==== TEXTE SOURCE ====

Mai
2005
Bouddhisme
et religion
Le débat rebondit
souvent à savoir si le Bouddhisme est ou non une religion.
Un événement personnel m'entraîne
à reposer la question.
Le problème repose en fait sur la
définition du mot "religion". Dans nos
sociétés européennes, la
définition de Tertullien, auteur chrétien du
second et du troisième siècles de
l'ère courante, qui lui donne comme étymologie le
verbe "religare", qui veut dire relier, a eu tendance à
l'emporter sur celle de Cicéron (1er siècle avant
notre ère) qui lui, donne plutôt "rilegere",
c'est-à-dire relire, ce que confirment les linguistes
modernes. Le non-spécialistes ont ici le droit de m'accuser
de tomber dans les excès de la tétratrichotomie*.

==== DONNÉES DISPONIBLES ====

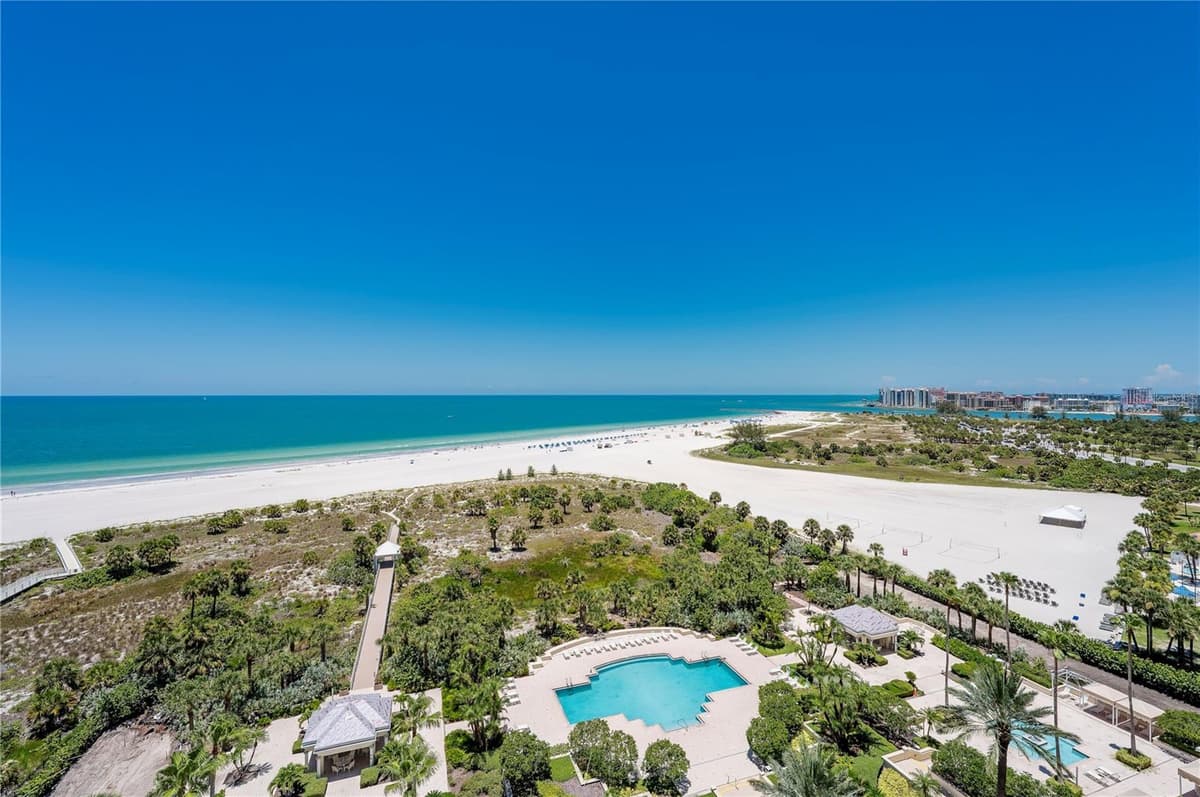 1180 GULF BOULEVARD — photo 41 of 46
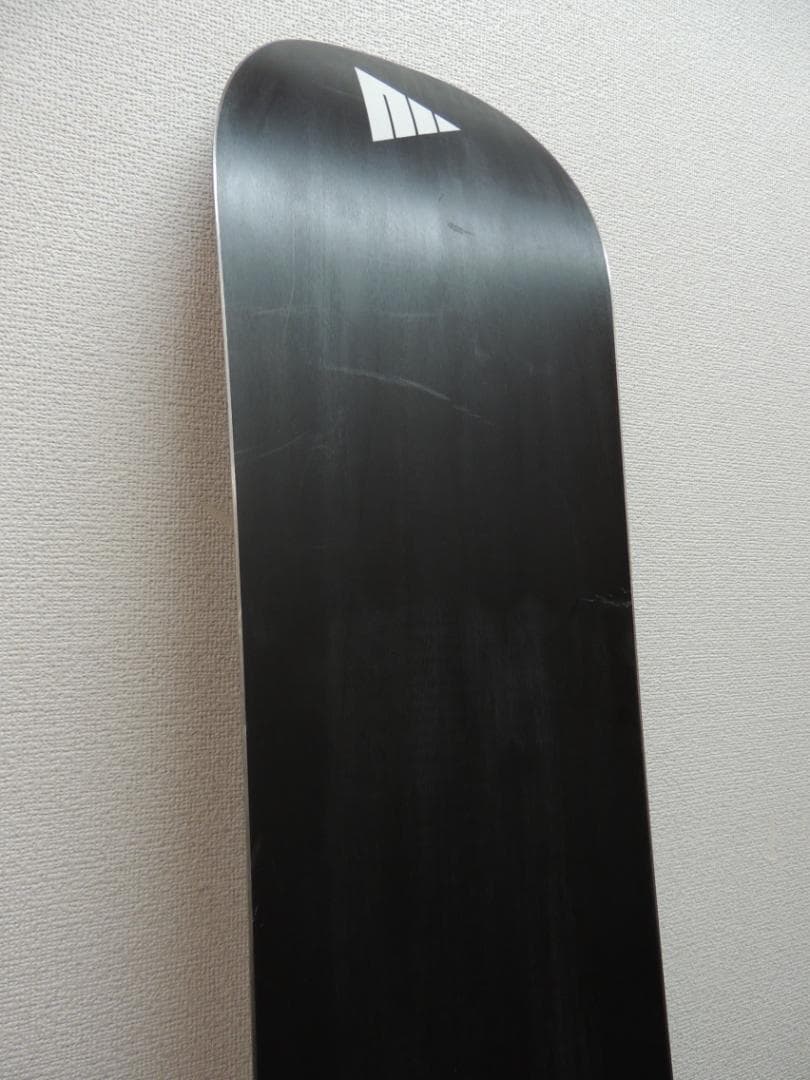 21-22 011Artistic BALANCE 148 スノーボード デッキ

====

▸ **À FAIRE**
Recopiez sans rien modifier le passage du texte sur le bouddhisme et la religion, de « Le problème repose » à « de la tétratrichotomie*. ».

▸ **VOTRE RÉPONSE**
Le problème repose en fait sur la
définition du mot "religion". Dans nos
sociétés européennes, la
définition de Tertullien, auteur chrétien du
second et du troisième siècles de
l'ère courante, qui lui donne comme étymologie le
verbe "religare", qui veut dire relier, a eu tendance à
l'emporter sur celle de Cicéron (1er siècle avant
notre ère) qui lui, donne plutôt "rilegere",
c'est-à-dire relire, ce que confirment les linguistes
modernes. Le non-spécialistes ont ici le droit de m'accuser
de tomber dans les excès de la tétratrichotomie*.